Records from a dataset
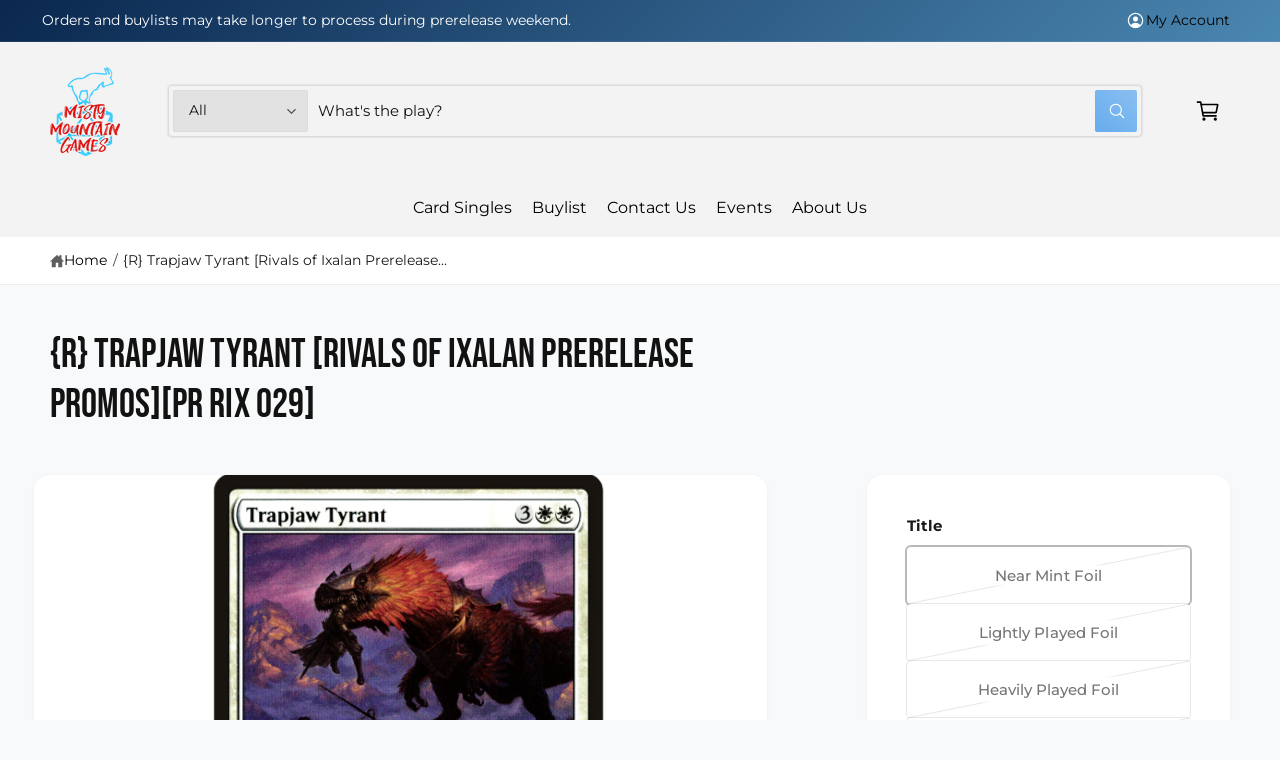

--- FILE ---
content_type: text/css
request_url: https://www.mistymountaingames.com/cdn/shop/t/21/assets/component-cart-notification.css?v=154976731398386427211761850073
body_size: 90
content:
body:has(.cart-notification.active) .drawer__overlay{z-index:4;opacity:1;visibility:visible}.cart-notification-wrapper{position:relative;z-index:6}.cart-notification-wrapper .cart-notification{display:block}.cart-notification{pointer-events:none;container-type:inline-size;border-bottom-right-radius:var(--popup-corner-radius);border-bottom-left-radius:var(--popup-corner-radius);border-color:rgba(var(--color-foreground),var(--popup-border-opacity));border-style:solid;border-width:0 0 var(--popup-border-width);position:absolute;right:0;transform:translateY(-20px);visibility:hidden;opacity:0;width:100%;box-shadow:var(--popup-shadow-horizontal-offset) 6px var(--popup-shadow-blur-radius) rgba(var(--color-shadow),var(--popup-shadow-opacity));z-index:-1}.cart-notification.active{pointer-events:auto}.cart-notification .cart__recommendations:has(product-recommendations:not(:empty)){margin-top:2rem}.cart-notification__body{padding:1rem 2rem 2rem;max-height:max(300px,calc(76vh - var(--header-height) - var(--header-start-live)));overflow:auto}.cart-notification.animate{transition:transform var(--duration-long) var(--cubic-bezier-ease-out-slow),visibility var(--duration-medium),opacity var(--duration-medium)}.cart-notification.focused{box-shadow:0 0 .2rem rgba(var(--color-foreground),.3),var(--popup-shadow-horizontal-offset) var(--popup-shadow-vertical-offset) var(--popup-shadow-blur-radius) rgba(var(--color-shadow),var(--popup-shadow-opacity))}.cart-notification:focus-visible{box-shadow:0 0 .2rem rgba(var(--color-foreground),.3),var(--popup-shadow-horizontal-offset) var(--popup-shadow-vertical-offset) var(--popup-shadow-blur-radius) rgba(var(--color-shadow),var(--popup-shadow-opacity))}.cart-notification.active{transition-duration:var(--duration-medium);transform:translateY(0);opacity:1;visibility:visible}.cart-notification__heading{align-items:center;display:flex;flex-grow:1;margin-bottom:0;margin-top:0}.cart-notification__heading .icon-checkmark{color:rgb(var(--color-foreground));margin-right:1rem;width:2.4rem}.cart-notification__links{text-align:center;flex-direction:column;padding:1.5rem 2rem;border-bottom-right-radius:var(--popup-corner-radius);border-bottom-left-radius:var(--popup-corner-radius)}.cart-notification-product{align-items:flex-start;display:flex;padding-bottom:2rem;padding-top:2rem}.cart-notification-product dl{margin-bottom:0;margin-top:0}.cart-notification-product__image{display:inline-flex;margin-right:1.5rem}.cart-notification-product__image:after{content:none}.cart-notification-product__name{margin-bottom:.5rem;margin-top:0}@container (min-width: 350px){.cart-notification__links{flex-direction:row}.cart-notification__links>div{width:50%}}@media screen and (min-width: 750px) and (max-width: 989.98px){body:has(.cart-notification.active) .drawer__overlay{z-index:-1}}@media screen and (max-width: 749.98px){.cart-notification{border-radius:var(--popup-corner-radius) var(--popup-corner-radius) 0 0;position:fixed;bottom:0}.cart-notification:not(.active){transform:translate3d(0,400px,0) scale(1)}}@media screen and (min-width: 750px){.header-wrapper:not(.border-bottom)+cart-notification .cart-notification{border-top-width:var(--popup-border-width)}.cart-notification{border-width:0 var(--popup-border-width) var(--popup-border-width);max-width:46rem;right:2.2rem}body:has(.cart-notification.active) .drawer__overlay{top:var(--header-start-live)}}@media screen and (min-width: 990px){.cart-notification-wrapper:is(.page-width)>.cart-notification{right:4rem}}
/*# sourceMappingURL=/cdn/shop/t/21/assets/component-cart-notification.css.map?v=154976731398386427211761850073 */


--- FILE ---
content_type: text/javascript
request_url: https://www.mistymountaingames.com/cdn/shop/t/21/assets/scroll-to-top.js?v=27983454594999341741761850073
body_size: -333
content:
if(!customElements.get("scroll-to-top-button")){class ScrollToTopButton extends HTMLElement{constructor(){super(),this.classList.toggle("reveal",window.scrollY>window.innerHeight),window.addEventListener("scroll",()=>{requestAnimationFrame(()=>{this.classList.toggle("reveal",window.scrollY>window.innerHeight)})},{passive:!0}),this.addEventListener("click",()=>{this.scrollToTop()}),this.addEventListener("keydown",event=>{event.key==="Enter"&&this.scrollToTop()})}scrollToTop(){window.scrollTo({top:0,behavior:"smooth"}),setTimeout(()=>{document.querySelector(".skip-to-content-link")?.focus()},700)}}customElements.define("scroll-to-top-button",ScrollToTopButton)}
//# sourceMappingURL=/cdn/shop/t/21/assets/scroll-to-top.js.map?v=27983454594999341741761850073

▶ Work to be completed
For the word "mistymountaingames", tally the lines of the entries in which it appears and give the total alone.

▶ Answer below
2